PMI conducted a series of studies examining levels of biomarkers of exposure in existing adult smokers who switched to THS use, compared with continuing smoking and quitting smoking altogether. These three-arm studies compared groups of healthy participants who had not used THS before and switched to THS for the study, continued smoking their normal brand of cigarettes, or quit altogether for the duration of the study.
Together, these studies demonstrated that switching completely to THS resulted in significantly lower levels of 15 biomarkers representing exposure to harmful chemicals compared with continued smoking. The reductions among those who switched to THS were in the same direction observed among those who quit for the duration of the studies.
PMI researchers conducted a 6-month exposure response study, followed by a 6-month extension, to understand if the switching from cigarettes to predominately THS use is associated with favorable changes in eight BoPH. The studies assigned healthy adults who had been smoking for at least 10 years to either continue smoking their own brand of cigarettes or to switch to predominately THS use for the duration of the study.
After 6 months, all eight BoPH showed favorable changes in the THS users in the same direction as seen in those who quit smoking altogether, with five out of the eight showing statistically significant improvements compared with continued smoking.

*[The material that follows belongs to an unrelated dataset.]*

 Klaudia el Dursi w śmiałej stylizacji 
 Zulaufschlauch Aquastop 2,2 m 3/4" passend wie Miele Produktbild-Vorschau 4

For participants who predominantly used THS, the favorable biological responses observed at 6 months were overall maintained at 12 months. The extension study also found that the fewer cigarettes smoked per day in addition to THS, the greater the magnitude of beneficial effects observed among healthy participants.
Our most recently completed clinical study, which has not yet been published, demonstrated favorable improvements in nine BoPH among healthy participants who switched completely from cigarettes to THS for at least 2 years (on average 4.5 years), compared with those who continued to smoke. The magnitude of changes seen were larger than those observed in the exposure response study of recently started THS users, where participants could use cigarettes along with THS. This sustained effect among former smokers who had switched to THS demonstrates the importance of fully replacing cigarettes with THS to achieve maximum harm reduction potential.

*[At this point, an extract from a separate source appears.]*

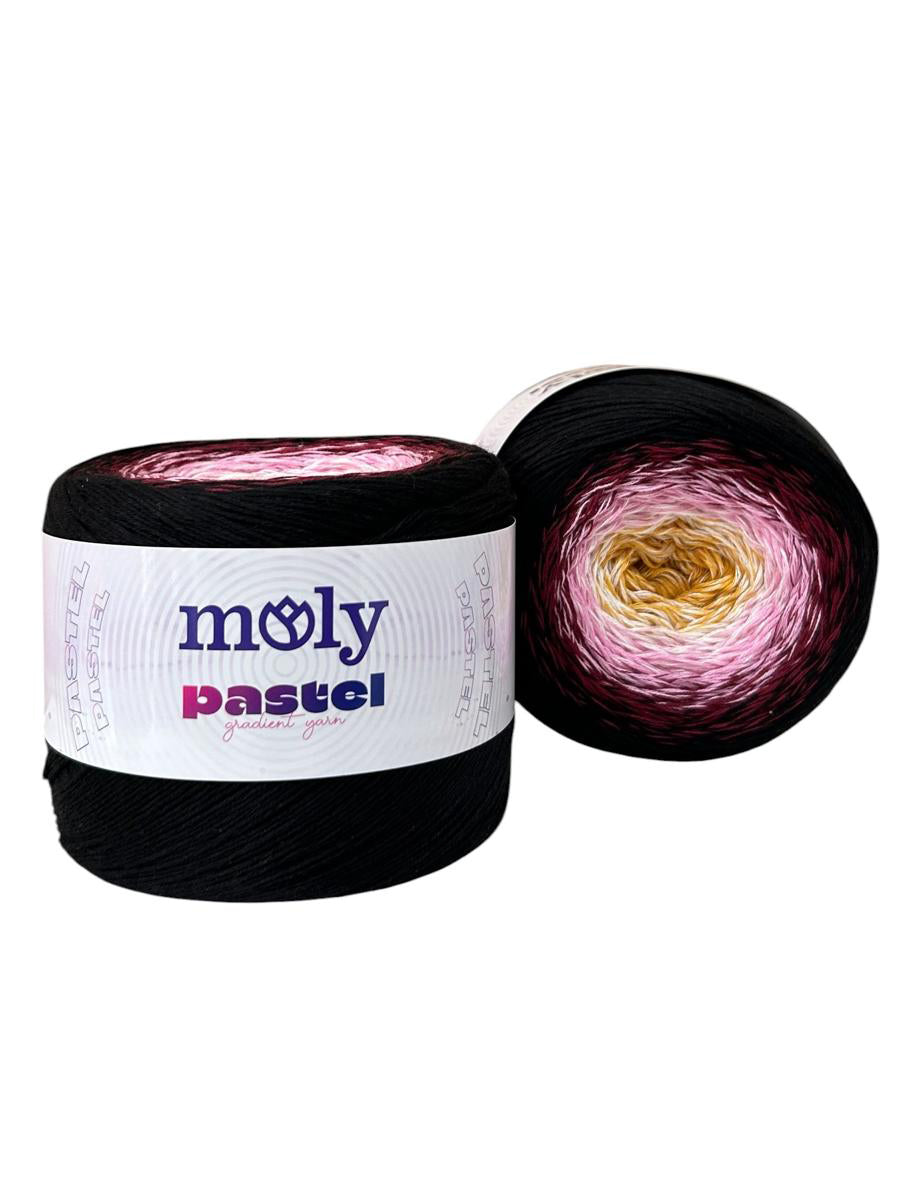 MOLY - PASTEL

The use of biomarkers makes it possible for researchers to measure exposure to harmful chemicals and the effects of that exposure in real life. This makes them an important tool for comparing the effects of exposure to THS aerosol and cigarette smoke.
Overall, the data from PMI’s biomarker studies provide evidence that users of THS have lower exposure to HPHCs and reduced signs of negative health impacts related to smoking, including emphysema, cancer, COPD, and CVD, compared with cigarette smokers.
Importantly, the data indicates that the fewer cigarettes smoked, the higher the beneficial impact, with the biggest improvements seen in those who switch completely to THS.
For existing smokers, the best way to maximize the reduction of risk is to quit tobacco and nicotine altogether, but for those adults who don’t quit altogether, smoke-free products can be a better choice than continued smoking.